Lord Lucas: The question goes beyond what the noble Lord said. The noble Lord said that we agree with one another, that these are problems to be faced. However, I was hoping for some guidance from the Minister as to the way the Government are thinking these problems might be solved. Then we can understand in the course of considering this Bill that it makes proper provision for this to be done in an acceptable way. I would, therefore, be very grateful if the noble Lord could at least give a couple of examples of the sort of proof of delivery that the Government would consider acceptable in particular circumstances, and to refer again to the question of believability of signatures. If I receive a signature, and presumably it checks out, it is the signature of what? Of an electronic name and address. How do I make the connection to the person, so that I know the signature is that of a real person, rather than just an electronic identity which goes with a cryptographic signature?

We have been looking at this in Clause 8 in some detail. It is very important that there is a real person at the other end who can be sued if things go wrong. If you are transferring real property you only have the right to sue. In many circumstances you do not have the right to get your property back. It is therefore important that you know what is at the other end rather than simply that a signature is valid.

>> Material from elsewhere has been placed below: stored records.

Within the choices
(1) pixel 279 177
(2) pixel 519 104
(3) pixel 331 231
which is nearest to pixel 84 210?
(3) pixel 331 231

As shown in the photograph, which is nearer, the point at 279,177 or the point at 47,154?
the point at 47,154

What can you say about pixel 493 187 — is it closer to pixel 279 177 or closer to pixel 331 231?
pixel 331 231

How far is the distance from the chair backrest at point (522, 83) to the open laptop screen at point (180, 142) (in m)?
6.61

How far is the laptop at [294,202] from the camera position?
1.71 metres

Taking that particular example, how do the Government imagine that chain of knowledge of the identity of people will be maintained? Do they think we will need a chain of solicitors to do it, which means that it will be impossible to run a totally electronic system to transfer property? Will we have to change the law of property in some way to make the position of the seller rather better than it is at the moment under a system which presumes there is this exchange of knowledge underlying the signature?